[Short web captions]
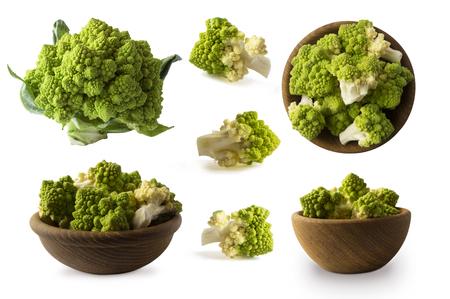 Set of Roman cauliflower. Roman cauliflower on wooden bowl isolated on white. Roman cauliflower close up. Fractal texture of romanesco broccoli. Roman cauliflower with copy space for text. Banco de Imagens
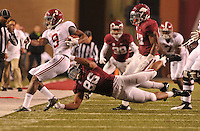 NWA Media/Michael Woods --10/11/2014-- w @NWAMICHAELW...Alabama receiver Amari Coper is knocked out of bounds by Arkansas defender Trey Flowers  in the 4th quarter of Saturdays game at Razorback Stadium in Fayetteville.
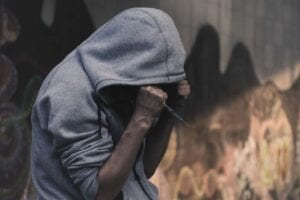 person with hoodie holding a syringe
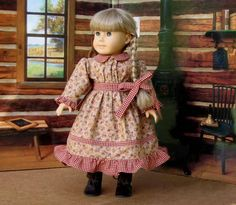 """Kirsten Prairie School Dress and Matching by SewFunDollClothes - The designer dress fabric is Benartex """"Acorn Hollow"""" by Nancy Halvorsen; it is a warm rust brown with burgundy and green acorns; the contrasting collar, waistband, and ruffles are burgundy and tan gingham. The front bodice is gathered into the gingham waistband in the front; sleeves are gathered at the shoulders and have gingham ruffles at the wrists; the full skirt has a decorative gingham stripe and ruffle around the hemline."""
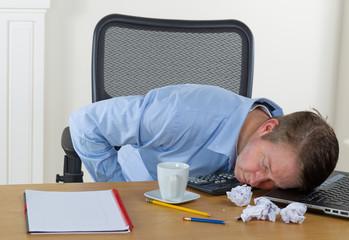 Mature man falling asleep at work
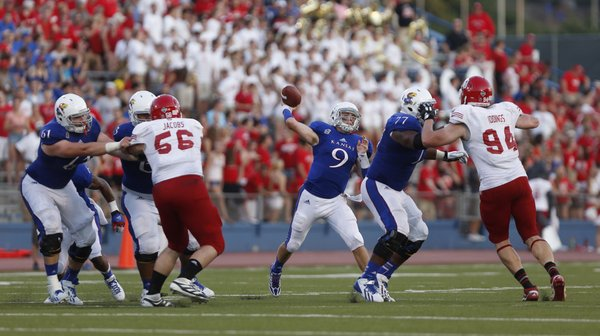 Kansas quarterback Jake Heaps turns to throw against South Dakota during the second quarter on Saturday, Sept. 7, 2013 at Memorial Stadium.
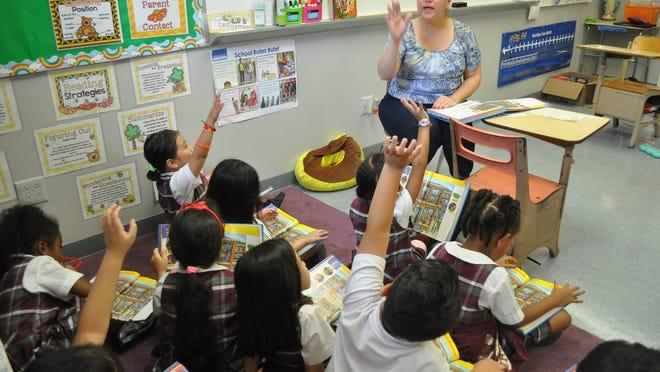 Teacher Karla Sambora with a first-grade class.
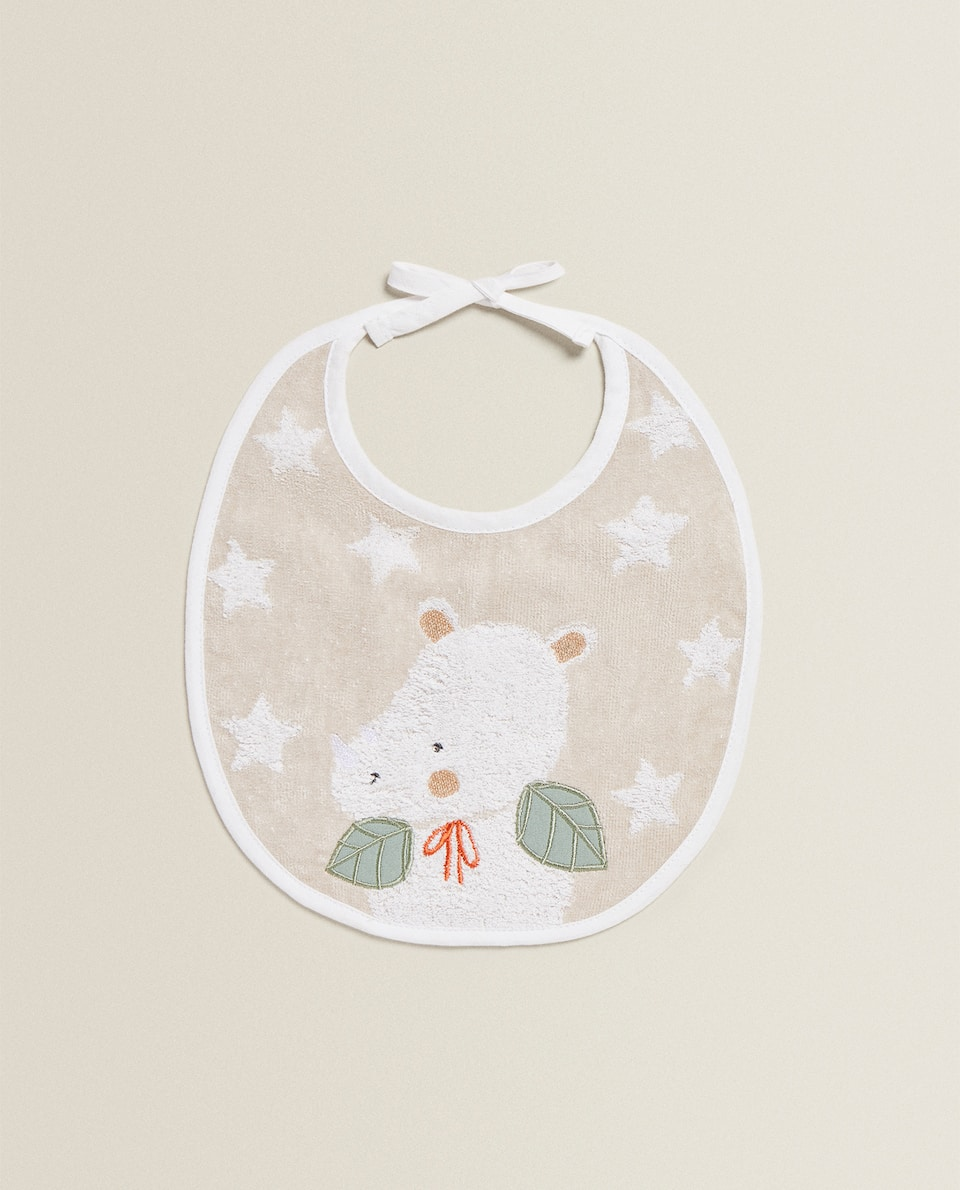BIB WITH EMBROIDERED RHINOCEROS
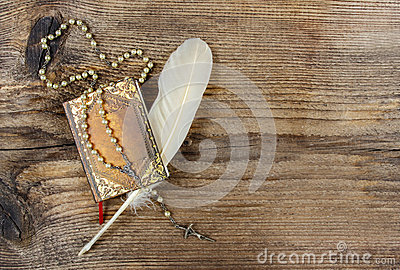 Book, rosary and feather on wood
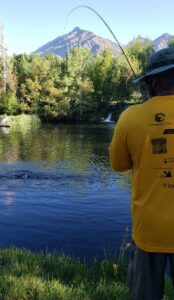 A man wearing a yellow shirt and hat holds a fishing pole and his line is being pulled. Across from him there are leafy green branches and a mountain in the distance.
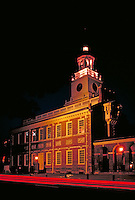 Night view of Independence Hall shows lighting and car light streaks. Philadelphia Pennsylvania United States.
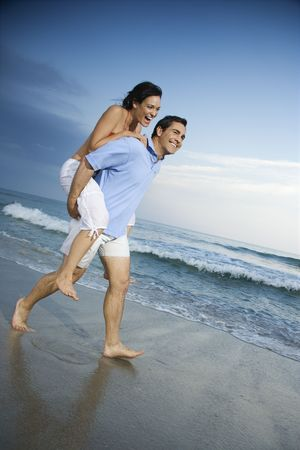 Caucasian mid-adult male carrying female piggyback style on beach. photo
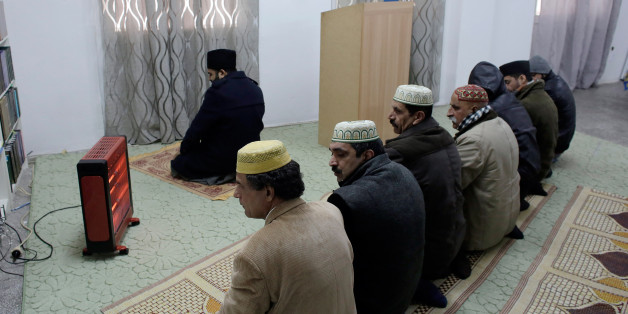 ATHENS, GREECE - FEBRUARY 5: Muslims pray at a Ahmadiyya Muslim Community makeshift mosque that was converted from an apartment on February 5, 2017 in Athens, Greece. Since the end of the Ottoman rule, Athens is the only European capital city without an official mosque. It is estimated there are about one hundred makeshift mosques in the Greek capital. (Photo by Milos Bicanski/Getty Images)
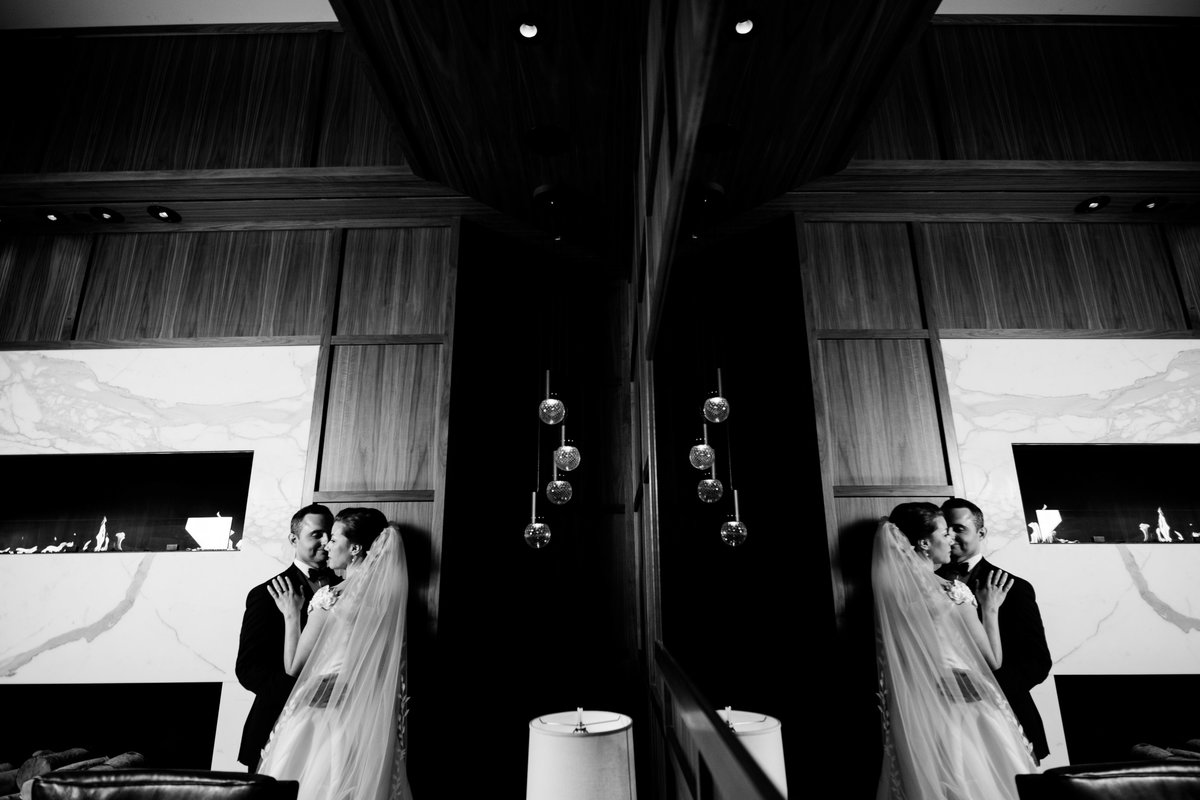 black and white reflection image with bride and groom in Ritz hotel Boston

▶ _What the exercise asks_
Range to copy from the records above: the line containing "Teacher Karla Sambora" to the line containing "Caucasian mid-adult male", both included. Output those lines exactly and only those, skipping pictures.

▶ _Output for this exercise_
 Teacher Karla Sambora with a first-grade class.
BIB WITH EMBROIDERED RHINOCEROS
 Book, rosary and feather on wood
 A man wearing a yellow shirt and hat holds a fishing pole and his line is being pulled. Across from him there are leafy green branches and a mountain in the distance.
 Night view of Independence Hall shows lighting and car light streaks. Philadelphia Pennsylvania United States.
 Caucasian mid-adult male carrying female piggyback style on beach. photo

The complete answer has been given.